The essence of Dharma


What we do affects others only to the extent that they take it. If they do not take it, then no matter what you do, it won’t affect them at all, be it good or bad.

There lived a saint named Diogenes, who was enslaved by Alexander. Alexander had him tied up in chains and handcuffed. When he was being sold at the slave market, he looked so strong and confident that the person trying to sell him looked like a slave. Diogenes did not look like a slave at all. So, whatever we do affects people only as much as they take in.

If you swear at someone and he doesn’t listen to you at all; instead, he thinks you’re talking in another language or he thinks you’re praising him, then what effect would your words have on him? You are talking about something very wise, maybe you are giving knowledge, but the other person is not listening to you at all, just sitting like a stone, then what influence will your talk have on him? Unless the person decides to absorb what you are saying and take it in, he will neither be positively nor negatively affected by it.

This does not mean you should give people grief and misery.
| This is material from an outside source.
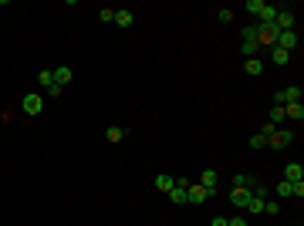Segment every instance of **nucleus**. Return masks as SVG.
Returning a JSON list of instances; mask_svg holds the SVG:
<instances>
[{"label": "nucleus", "mask_w": 304, "mask_h": 226, "mask_svg": "<svg viewBox=\"0 0 304 226\" xmlns=\"http://www.w3.org/2000/svg\"><path fill=\"white\" fill-rule=\"evenodd\" d=\"M270 58H274V65H291V54L281 48H270Z\"/></svg>", "instance_id": "nucleus-20"}, {"label": "nucleus", "mask_w": 304, "mask_h": 226, "mask_svg": "<svg viewBox=\"0 0 304 226\" xmlns=\"http://www.w3.org/2000/svg\"><path fill=\"white\" fill-rule=\"evenodd\" d=\"M284 118H298V122H301V118H304V105H301V101L284 105Z\"/></svg>", "instance_id": "nucleus-14"}, {"label": "nucleus", "mask_w": 304, "mask_h": 226, "mask_svg": "<svg viewBox=\"0 0 304 226\" xmlns=\"http://www.w3.org/2000/svg\"><path fill=\"white\" fill-rule=\"evenodd\" d=\"M294 101H301V88L298 84H291V88H284V91L274 95V105H294Z\"/></svg>", "instance_id": "nucleus-7"}, {"label": "nucleus", "mask_w": 304, "mask_h": 226, "mask_svg": "<svg viewBox=\"0 0 304 226\" xmlns=\"http://www.w3.org/2000/svg\"><path fill=\"white\" fill-rule=\"evenodd\" d=\"M210 226H227V220H223V216H213V223Z\"/></svg>", "instance_id": "nucleus-32"}, {"label": "nucleus", "mask_w": 304, "mask_h": 226, "mask_svg": "<svg viewBox=\"0 0 304 226\" xmlns=\"http://www.w3.org/2000/svg\"><path fill=\"white\" fill-rule=\"evenodd\" d=\"M291 142H294V132H291V129H277V132L267 139V145H270V149H287Z\"/></svg>", "instance_id": "nucleus-4"}, {"label": "nucleus", "mask_w": 304, "mask_h": 226, "mask_svg": "<svg viewBox=\"0 0 304 226\" xmlns=\"http://www.w3.org/2000/svg\"><path fill=\"white\" fill-rule=\"evenodd\" d=\"M172 182H176V179H172V176H166V172H159V176H155V189H159V193H169V189H172Z\"/></svg>", "instance_id": "nucleus-16"}, {"label": "nucleus", "mask_w": 304, "mask_h": 226, "mask_svg": "<svg viewBox=\"0 0 304 226\" xmlns=\"http://www.w3.org/2000/svg\"><path fill=\"white\" fill-rule=\"evenodd\" d=\"M277 34H281V31H277L274 24H257V34H253V37H257L260 48H274V44H277Z\"/></svg>", "instance_id": "nucleus-1"}, {"label": "nucleus", "mask_w": 304, "mask_h": 226, "mask_svg": "<svg viewBox=\"0 0 304 226\" xmlns=\"http://www.w3.org/2000/svg\"><path fill=\"white\" fill-rule=\"evenodd\" d=\"M132 20H135L132 10H115V24H118V27H132Z\"/></svg>", "instance_id": "nucleus-15"}, {"label": "nucleus", "mask_w": 304, "mask_h": 226, "mask_svg": "<svg viewBox=\"0 0 304 226\" xmlns=\"http://www.w3.org/2000/svg\"><path fill=\"white\" fill-rule=\"evenodd\" d=\"M200 186H206L210 193H217V169H203L200 172Z\"/></svg>", "instance_id": "nucleus-12"}, {"label": "nucleus", "mask_w": 304, "mask_h": 226, "mask_svg": "<svg viewBox=\"0 0 304 226\" xmlns=\"http://www.w3.org/2000/svg\"><path fill=\"white\" fill-rule=\"evenodd\" d=\"M294 24H298V14L287 10V7H277V20H274V27H277V31H294Z\"/></svg>", "instance_id": "nucleus-2"}, {"label": "nucleus", "mask_w": 304, "mask_h": 226, "mask_svg": "<svg viewBox=\"0 0 304 226\" xmlns=\"http://www.w3.org/2000/svg\"><path fill=\"white\" fill-rule=\"evenodd\" d=\"M264 213H267V216H277V213H281V206H277V203H270V199H267V203H264Z\"/></svg>", "instance_id": "nucleus-30"}, {"label": "nucleus", "mask_w": 304, "mask_h": 226, "mask_svg": "<svg viewBox=\"0 0 304 226\" xmlns=\"http://www.w3.org/2000/svg\"><path fill=\"white\" fill-rule=\"evenodd\" d=\"M51 75H54V84H58V88H65V84H68V81H71V68H68V65H61V68H54V71H51Z\"/></svg>", "instance_id": "nucleus-11"}, {"label": "nucleus", "mask_w": 304, "mask_h": 226, "mask_svg": "<svg viewBox=\"0 0 304 226\" xmlns=\"http://www.w3.org/2000/svg\"><path fill=\"white\" fill-rule=\"evenodd\" d=\"M250 182H253V179H250V176H247V172H236V176H233V182H230V186H233V189H250Z\"/></svg>", "instance_id": "nucleus-19"}, {"label": "nucleus", "mask_w": 304, "mask_h": 226, "mask_svg": "<svg viewBox=\"0 0 304 226\" xmlns=\"http://www.w3.org/2000/svg\"><path fill=\"white\" fill-rule=\"evenodd\" d=\"M274 48H281V51L294 54V51H298V31H281V34H277V44H274Z\"/></svg>", "instance_id": "nucleus-3"}, {"label": "nucleus", "mask_w": 304, "mask_h": 226, "mask_svg": "<svg viewBox=\"0 0 304 226\" xmlns=\"http://www.w3.org/2000/svg\"><path fill=\"white\" fill-rule=\"evenodd\" d=\"M105 139H108V142H122V139H125V129H118V125H112V129L105 132Z\"/></svg>", "instance_id": "nucleus-22"}, {"label": "nucleus", "mask_w": 304, "mask_h": 226, "mask_svg": "<svg viewBox=\"0 0 304 226\" xmlns=\"http://www.w3.org/2000/svg\"><path fill=\"white\" fill-rule=\"evenodd\" d=\"M98 20H101V24H112V20H115V10L101 7V10H98Z\"/></svg>", "instance_id": "nucleus-26"}, {"label": "nucleus", "mask_w": 304, "mask_h": 226, "mask_svg": "<svg viewBox=\"0 0 304 226\" xmlns=\"http://www.w3.org/2000/svg\"><path fill=\"white\" fill-rule=\"evenodd\" d=\"M37 84H41V88H51V84H54V75H51V71H41V75H37Z\"/></svg>", "instance_id": "nucleus-25"}, {"label": "nucleus", "mask_w": 304, "mask_h": 226, "mask_svg": "<svg viewBox=\"0 0 304 226\" xmlns=\"http://www.w3.org/2000/svg\"><path fill=\"white\" fill-rule=\"evenodd\" d=\"M284 179H287V182H301V179H304L301 162H287V169H284Z\"/></svg>", "instance_id": "nucleus-10"}, {"label": "nucleus", "mask_w": 304, "mask_h": 226, "mask_svg": "<svg viewBox=\"0 0 304 226\" xmlns=\"http://www.w3.org/2000/svg\"><path fill=\"white\" fill-rule=\"evenodd\" d=\"M250 149H267V139H264V135H260V132H257V135H253V139H250Z\"/></svg>", "instance_id": "nucleus-27"}, {"label": "nucleus", "mask_w": 304, "mask_h": 226, "mask_svg": "<svg viewBox=\"0 0 304 226\" xmlns=\"http://www.w3.org/2000/svg\"><path fill=\"white\" fill-rule=\"evenodd\" d=\"M217 20H220V24H230V20H233V10H227V7L217 10Z\"/></svg>", "instance_id": "nucleus-28"}, {"label": "nucleus", "mask_w": 304, "mask_h": 226, "mask_svg": "<svg viewBox=\"0 0 304 226\" xmlns=\"http://www.w3.org/2000/svg\"><path fill=\"white\" fill-rule=\"evenodd\" d=\"M210 196H213V193H210L206 186H200V182H189V189H186V203H196V206L206 203Z\"/></svg>", "instance_id": "nucleus-6"}, {"label": "nucleus", "mask_w": 304, "mask_h": 226, "mask_svg": "<svg viewBox=\"0 0 304 226\" xmlns=\"http://www.w3.org/2000/svg\"><path fill=\"white\" fill-rule=\"evenodd\" d=\"M264 7H267L264 0H247V3H243V10H247V14H253V17H260V14H264Z\"/></svg>", "instance_id": "nucleus-17"}, {"label": "nucleus", "mask_w": 304, "mask_h": 226, "mask_svg": "<svg viewBox=\"0 0 304 226\" xmlns=\"http://www.w3.org/2000/svg\"><path fill=\"white\" fill-rule=\"evenodd\" d=\"M284 122V105H274V112H270V125H281Z\"/></svg>", "instance_id": "nucleus-24"}, {"label": "nucleus", "mask_w": 304, "mask_h": 226, "mask_svg": "<svg viewBox=\"0 0 304 226\" xmlns=\"http://www.w3.org/2000/svg\"><path fill=\"white\" fill-rule=\"evenodd\" d=\"M186 189H189V179H176V182H172V189L166 193V196H169V203L183 206V203H186Z\"/></svg>", "instance_id": "nucleus-5"}, {"label": "nucleus", "mask_w": 304, "mask_h": 226, "mask_svg": "<svg viewBox=\"0 0 304 226\" xmlns=\"http://www.w3.org/2000/svg\"><path fill=\"white\" fill-rule=\"evenodd\" d=\"M264 203H267V199H260V196H250V203H247V213H264Z\"/></svg>", "instance_id": "nucleus-23"}, {"label": "nucleus", "mask_w": 304, "mask_h": 226, "mask_svg": "<svg viewBox=\"0 0 304 226\" xmlns=\"http://www.w3.org/2000/svg\"><path fill=\"white\" fill-rule=\"evenodd\" d=\"M277 196H291V182H287V179L277 182Z\"/></svg>", "instance_id": "nucleus-29"}, {"label": "nucleus", "mask_w": 304, "mask_h": 226, "mask_svg": "<svg viewBox=\"0 0 304 226\" xmlns=\"http://www.w3.org/2000/svg\"><path fill=\"white\" fill-rule=\"evenodd\" d=\"M250 189H230V203L236 206V210H247V203H250Z\"/></svg>", "instance_id": "nucleus-9"}, {"label": "nucleus", "mask_w": 304, "mask_h": 226, "mask_svg": "<svg viewBox=\"0 0 304 226\" xmlns=\"http://www.w3.org/2000/svg\"><path fill=\"white\" fill-rule=\"evenodd\" d=\"M240 48H243V58H257V51H260V44H257L253 37H247V41H243Z\"/></svg>", "instance_id": "nucleus-18"}, {"label": "nucleus", "mask_w": 304, "mask_h": 226, "mask_svg": "<svg viewBox=\"0 0 304 226\" xmlns=\"http://www.w3.org/2000/svg\"><path fill=\"white\" fill-rule=\"evenodd\" d=\"M227 226H247V223H243V216H233V220H227Z\"/></svg>", "instance_id": "nucleus-31"}, {"label": "nucleus", "mask_w": 304, "mask_h": 226, "mask_svg": "<svg viewBox=\"0 0 304 226\" xmlns=\"http://www.w3.org/2000/svg\"><path fill=\"white\" fill-rule=\"evenodd\" d=\"M243 71H247L250 78L264 75V61H260V58H247V61H243Z\"/></svg>", "instance_id": "nucleus-13"}, {"label": "nucleus", "mask_w": 304, "mask_h": 226, "mask_svg": "<svg viewBox=\"0 0 304 226\" xmlns=\"http://www.w3.org/2000/svg\"><path fill=\"white\" fill-rule=\"evenodd\" d=\"M274 20H277V7H270V3H267V7H264V14H260V24H274Z\"/></svg>", "instance_id": "nucleus-21"}, {"label": "nucleus", "mask_w": 304, "mask_h": 226, "mask_svg": "<svg viewBox=\"0 0 304 226\" xmlns=\"http://www.w3.org/2000/svg\"><path fill=\"white\" fill-rule=\"evenodd\" d=\"M20 108H24V115H41V108H44V98H41L37 91H31V95L20 101Z\"/></svg>", "instance_id": "nucleus-8"}]
</instances>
The saying, ‘Sukhasya dukhasya nakopi daata’ (no one is the giver of happiness or misery) does not mean that you keep giving as much grief as you possibly can, to others. No! You must be sensitive.

What you do not like for yourself, why should you do unto others? This is Dharma. So, if someone swears at us, we feel sad about it. That means we should not swear at others. And, if we do not like people stealing things from us, then we should not steal from others. So, whatever we don’t want inflicted on us, we should not do to others. This simple notion is the essence of Dharma – the knowledge of one’s duty.